╭─ Excerpt

I’ve been making some progress on my mawata mittens! These are taking longer than I thought they would, but I suppose it makes sense when I need to stop and prepare the silk every few rows . Between that and the fact that silk is not very elastic, my fingers get tired quickly so I can’t knit on these for very long stretches of time. But they sure are pretty, aren’t they?
|BMFA Mawata/Silk Hankies, colorway Aurora Borealis|
You can see in the cuff where the stitches look all wonky that it took me some time to figure out how much to tug on the silk fibers to get them to a thickness I liked before knitting with their supremely fluffy selves. Closer to the needles the stitches are smaller and more even because I became accustomed to what I need to do. I decided to add a thumb gusset to these (on the other side) due to the aforementioned inelasticity of silk. I’m kind of winging it, though, so I hope it works out ok! I've knit thumb gussets in other patterns, but I'm not following any of those at the moment out of laziness and am just going with my gut. Living on the edge!

╰─
╭─ Excerpted records

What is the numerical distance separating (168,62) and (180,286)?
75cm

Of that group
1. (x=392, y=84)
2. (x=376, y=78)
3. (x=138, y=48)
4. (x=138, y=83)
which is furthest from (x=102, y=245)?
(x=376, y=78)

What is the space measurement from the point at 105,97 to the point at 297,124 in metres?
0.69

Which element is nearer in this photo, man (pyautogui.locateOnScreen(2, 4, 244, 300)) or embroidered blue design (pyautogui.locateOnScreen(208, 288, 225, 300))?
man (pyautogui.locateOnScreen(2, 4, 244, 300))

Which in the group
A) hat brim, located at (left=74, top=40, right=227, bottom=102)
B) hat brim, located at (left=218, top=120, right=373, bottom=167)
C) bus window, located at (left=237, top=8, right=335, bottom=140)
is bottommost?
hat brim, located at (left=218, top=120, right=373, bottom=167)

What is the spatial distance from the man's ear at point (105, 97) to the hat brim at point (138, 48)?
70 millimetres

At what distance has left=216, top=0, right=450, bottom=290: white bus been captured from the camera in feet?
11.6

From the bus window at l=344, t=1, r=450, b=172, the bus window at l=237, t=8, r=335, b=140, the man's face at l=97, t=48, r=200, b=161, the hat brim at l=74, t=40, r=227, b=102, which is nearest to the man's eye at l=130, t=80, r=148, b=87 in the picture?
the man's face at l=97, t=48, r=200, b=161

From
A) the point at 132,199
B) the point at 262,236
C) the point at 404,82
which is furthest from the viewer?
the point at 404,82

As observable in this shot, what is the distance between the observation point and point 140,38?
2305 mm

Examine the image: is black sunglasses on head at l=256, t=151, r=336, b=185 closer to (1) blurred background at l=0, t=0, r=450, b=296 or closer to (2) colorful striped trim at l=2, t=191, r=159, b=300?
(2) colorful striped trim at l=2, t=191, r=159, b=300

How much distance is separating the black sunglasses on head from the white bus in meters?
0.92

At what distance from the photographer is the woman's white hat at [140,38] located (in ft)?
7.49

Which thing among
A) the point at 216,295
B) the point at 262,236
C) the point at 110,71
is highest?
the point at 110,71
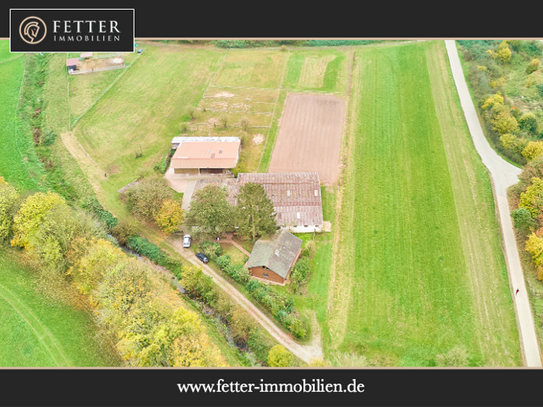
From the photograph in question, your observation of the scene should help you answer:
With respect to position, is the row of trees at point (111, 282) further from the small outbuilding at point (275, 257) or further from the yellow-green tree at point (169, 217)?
the small outbuilding at point (275, 257)

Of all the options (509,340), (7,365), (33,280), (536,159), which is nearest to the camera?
(7,365)

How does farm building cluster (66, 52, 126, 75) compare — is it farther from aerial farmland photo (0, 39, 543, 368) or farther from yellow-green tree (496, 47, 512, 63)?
yellow-green tree (496, 47, 512, 63)

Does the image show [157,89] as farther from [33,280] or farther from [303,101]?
[33,280]

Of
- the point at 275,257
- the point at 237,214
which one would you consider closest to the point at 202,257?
the point at 237,214

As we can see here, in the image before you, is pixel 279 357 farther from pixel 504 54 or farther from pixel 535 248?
pixel 504 54

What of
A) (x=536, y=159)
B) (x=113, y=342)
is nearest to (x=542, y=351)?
(x=536, y=159)

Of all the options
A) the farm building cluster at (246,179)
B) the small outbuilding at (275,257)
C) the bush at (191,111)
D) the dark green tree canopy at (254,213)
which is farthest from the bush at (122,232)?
the bush at (191,111)
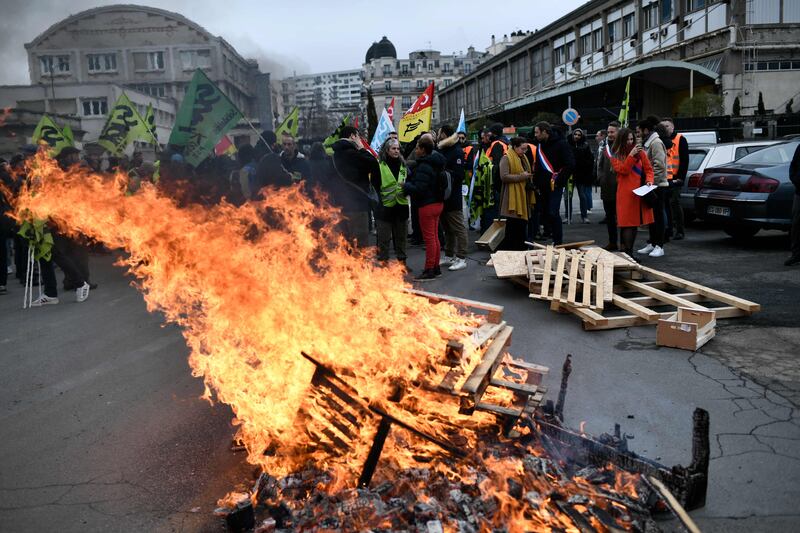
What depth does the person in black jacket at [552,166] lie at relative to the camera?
35.7 ft

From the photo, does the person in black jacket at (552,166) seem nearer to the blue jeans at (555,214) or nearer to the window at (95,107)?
the blue jeans at (555,214)

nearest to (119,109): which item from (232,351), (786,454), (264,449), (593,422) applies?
(232,351)

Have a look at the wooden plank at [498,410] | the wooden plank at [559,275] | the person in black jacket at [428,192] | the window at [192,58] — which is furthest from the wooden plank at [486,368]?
the window at [192,58]

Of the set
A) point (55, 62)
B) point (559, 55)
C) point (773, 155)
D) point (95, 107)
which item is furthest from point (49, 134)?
point (559, 55)

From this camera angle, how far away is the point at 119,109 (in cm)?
1224

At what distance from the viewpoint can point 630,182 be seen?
910 centimetres

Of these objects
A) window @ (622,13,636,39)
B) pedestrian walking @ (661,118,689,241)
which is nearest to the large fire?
pedestrian walking @ (661,118,689,241)

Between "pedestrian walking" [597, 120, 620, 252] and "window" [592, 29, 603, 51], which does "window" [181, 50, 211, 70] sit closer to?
"pedestrian walking" [597, 120, 620, 252]

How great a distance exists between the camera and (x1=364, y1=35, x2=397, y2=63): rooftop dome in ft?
481

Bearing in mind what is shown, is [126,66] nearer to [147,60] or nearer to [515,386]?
[147,60]

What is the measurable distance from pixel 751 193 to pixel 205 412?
9536mm

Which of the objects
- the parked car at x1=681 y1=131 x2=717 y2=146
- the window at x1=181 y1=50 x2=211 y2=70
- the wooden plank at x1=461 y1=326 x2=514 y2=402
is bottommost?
the wooden plank at x1=461 y1=326 x2=514 y2=402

╰─

Set tasks
[1] In the post about mawata mittens, why did the knitter add a thumb gusset?
[2] Pick up the post about mawata mittens after its final sentence and keep writing it.

Outputs in order
[1] Because silk is not very elastic.

[2]
The other exciting thing afoot (sidebar: wouldn't "Excitement Afoot" make a great sock pattern title? I call dibs!) is represented by these:
I'm going to start learning to spin! I was inspired by some recent blog posts I'd read (this was one of them, be warned that it is a sad but beautiful post, and this was another) and some threads on Ravelry discussing spinning-- I couldn't resist the idea of playing with different fibers and turning them into yarn, I had caught the bug. My darling Fiasco agreed that a drop spindle would make a good birthday gift so I'll have one shortly! I've already read through the "Start Spinning" book he gave me early and half of the "Respect the Spindle" book. I have to wait until Tuesday before I can actually start spinning, though. I can hardly contain my excitement!!!
Sigh. I don't think the idea of spinning one's own yarn from various types of fiber does this to normal people...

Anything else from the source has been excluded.